Especialistas apontam encarecimento do financiamento imobiliário e do agronegócio com nova tributação prevista para 2026

Por Cecilia Belo

A medida provisória (MP) que pretende compensar a elevação do Imposto sobre Operações Financeiras (IOF) prevê um corte de gastos obrigatórios de R$ 4,28 bilhões em 2025, divulgou na noite dessa quinta-feira (12) o Ministério da Fazenda.

A decisão do governo federal, através de Medida Provisória (MP), de taxar as Letras de Crédito Imobiliário (LCIs) e do Agronegócio (LCAs) a partir de 2026 acendeu um sinal de alerta no mercado financeiro e entre os setores da construção civil e do agronegócio.

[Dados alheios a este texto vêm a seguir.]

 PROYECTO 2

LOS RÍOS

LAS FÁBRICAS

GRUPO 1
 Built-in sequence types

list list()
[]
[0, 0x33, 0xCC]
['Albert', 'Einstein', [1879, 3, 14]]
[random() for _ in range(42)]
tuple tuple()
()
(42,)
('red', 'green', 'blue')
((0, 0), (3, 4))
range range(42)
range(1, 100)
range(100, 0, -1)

A medida provisória, que já está valendo, impõe uma alíquota de 5% de Imposto de Renda na fonte para títulos que até então eram isentos, com o objetivo de aumentar a arrecadação em meio à crise fiscal.

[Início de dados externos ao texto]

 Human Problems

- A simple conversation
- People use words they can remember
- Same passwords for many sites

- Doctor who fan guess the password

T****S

Especialistas ouvidos pelo Diario avaliam que a medida pode provocar um efeito cascata: de investidores migrando para outros produtos até o encarecimento do crédito e a retração de novos empreendimentos.

Segundo o advogado especializado em Direito Imobiliário, Amadeu Mendonça, a mudança representa perdas para os dois lados da cadeia — tanto os investidores quanto as empresas emissoras dos títulos. No entanto, ele pondera que as empresas dos ramos afetados acabam sendo um pouco mais impactadas, porque no fim das contas o investidor pode migrar para outros ativos. "Já para as empresas, o custo de captação aumenta em um cenário já pressionado por juros altos", afirma.

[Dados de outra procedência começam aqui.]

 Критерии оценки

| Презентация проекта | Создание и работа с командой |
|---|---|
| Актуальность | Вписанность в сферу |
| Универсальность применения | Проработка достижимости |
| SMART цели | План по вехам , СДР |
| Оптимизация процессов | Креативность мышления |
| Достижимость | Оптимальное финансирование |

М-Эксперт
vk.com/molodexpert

Esse aumento de custo tende a ser repassado para os recebedores dos empréstimos, segundo o consultor financeiro e CEO da Vega Investimentos, Rodrigo Hudson. Ele explica que os bancos, para manter a atratividade das LCIs, precisarão elevar a remuneração oferecida aos investidores, o que, na outra ponta, pressiona o valor dos empréstimos concedidos às incorporadoras.

Isso deve encarecer o crédito imobiliário e dificultar o lançamento de novos empreendimentos. O investidor sente primeiro, mas "o maior prejudicado no médio prazo será o mercado imobiliário e, por consequência, o consumidor final", avalia.

A taxação também atinge títulos como CRIs, CRAs e debêntures incentivadas, que vinham sendo usados por empresas para financiar projetos de infraestrutura e expansão.

Para Hudson, o momento é especialmente delicado. Ele ressalta que essas empresas já enfrentam um ambiente macroeconômico desafiador, e agora perderam um dos principais instrumentos de captação com custo atrativo. O impacto disso pode ser a redução de investimentos e até corte de empregos.

No setor da construção civil, a reação é de cautela. "A LCI não é a principal fonte de financiamento hoje, já que o crédito habitacional vem majoritariamente da poupança via SBPE (Sistema Brasileiro de Poupança e Empréstimo). Mas as linhas vinculadas à LCI continuam importantes, especialmente para projetos fora do Minha Casa, Minha Vida", diz Mendonça.

Ele lembra que o programa habitacional, mesmo com a recente ampliação da faixa 4, utiliza recursos do FGTS, que têm baixo custo. Ao tributar instrumentos como a LCI, o governo afeta justamente a camada de crédito que não é atendida pelo FGTS, e acaba contradizendo o estímulo dado ao setor com a ampliação do Minha Casa, Minha Vida.

Apesar da medida só entrar em vigor em 2026, os efeitos já começam a aparecer.

"O mercado espera uma corrida para emissão de títulos antes da mudança. Emissores e investidores devem tentar aproveitar a janela de isenção enquanto ela existir", prevê Rodrigo.

No entanto, após esse período, a tendência é que os títulos percam atratividade e que parte dos investidores mais conservadores migre para CDBs, pós-fixados, fundos ou ativos indexados à inflação. "Eles vão buscar ativos mais seguros e com retorno parecido, agora que a vantagem fiscal dos incentivados está se perdendo", completa.

A proposta ainda pode ser alterada ou mesmo rejeitada pelo Congresso, já que a MP tem até 120 dias para ser analisada antes de caducar. Ainda assim, o movimento sinaliza uma mudança de paradigma. Ao optar por aumentar tributos em vez de cortar gastos, "o governo acaba desestimulando investimentos e travando setores estratégicos", critica Mendonça, e completa ainda que essa é uma visão imediatista, “que pode custar caro para o crescimento do país”.